(1) In the case of a personal data breach, the controller shall notify the Federal Commissioner without delay and, if possible, not later than 72 hours after having become aware of it, of the personal data breach, unless the personal data breach is unlikely to result in a risk to the legally protected interests of natural persons. If the Federal Commissioner is not notified within 72 hours, the notification shall be accompanied by reasons for the delay.
(2) A processor shall notify the controller of a personal data breach without delay.
(3) The notification referred to in subsection 1 shall include at least the following information:
- a description of the nature of the personal data breach including, where possible, the categories and approximate number of data subjects concerned and the categories and approximate number of personal data records concerned;
- the name and contact details of the data protection officer or other contact point where more information can be obtained;
- a description of the likely consequences of the personal data breach; and
- a description of the measures taken or proposed by the controller to address the personal data breach, including measures to mitigate its possible adverse effects.

..............................

* Exercises
1 – Transcribe the part of the data breach provision that opens with the words containing "(1) In the case" and closes with "breach without delay.".
2 – According to the data breach provision, what is the latest the controller should notify the Federal Commissioner of a personal data breach, if possible?
3 – Pick up the data breach provision from its last sentence and keep writing it.
The data that follows has nothing to do with the data breach provision.

* Data block
..............................

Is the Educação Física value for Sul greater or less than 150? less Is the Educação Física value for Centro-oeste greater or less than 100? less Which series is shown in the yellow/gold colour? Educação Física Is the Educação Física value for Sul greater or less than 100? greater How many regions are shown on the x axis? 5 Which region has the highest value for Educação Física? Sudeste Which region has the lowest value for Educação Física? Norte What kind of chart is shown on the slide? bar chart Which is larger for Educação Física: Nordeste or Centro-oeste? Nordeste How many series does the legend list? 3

..............................

* Responses to the tasks
1 –
(1) In the case of a personal data breach, the controller shall notify the Federal Commissioner without delay and, if possible, not later than 72 hours after having become aware of it, of the personal data breach, unless the personal data breach is unlikely to result in a risk to the legally protected interests of natural persons. If the Federal Commissioner is not notified within 72 hours, the notification shall be accompanied by reasons for the delay.
(2) A processor shall notify the controller of a personal data breach without delay.

2 – Not later than 72 hours after having become aware of it.

3 –
(4) If it is not possible to provide the information pursuant to subsection 3 with the notification, the controller shall provide this information as soon as it is available.
(5) The controller shall document any personal data breaches. This documentation shall include all the facts relating to the personal data breach, its effects and the remedial action taken.
(6) If the personal data breach involves personal data that have been transmitted by or to a controller in another Member State of the European Union, the information referred to in subsection 3 shall be communicated to the controller in that Member State without delay.
(7) Section 42 (4) shall apply accordingly.
(8) Additional obligations of the controller regarding notifications of personal data breaches shall remain unaffected.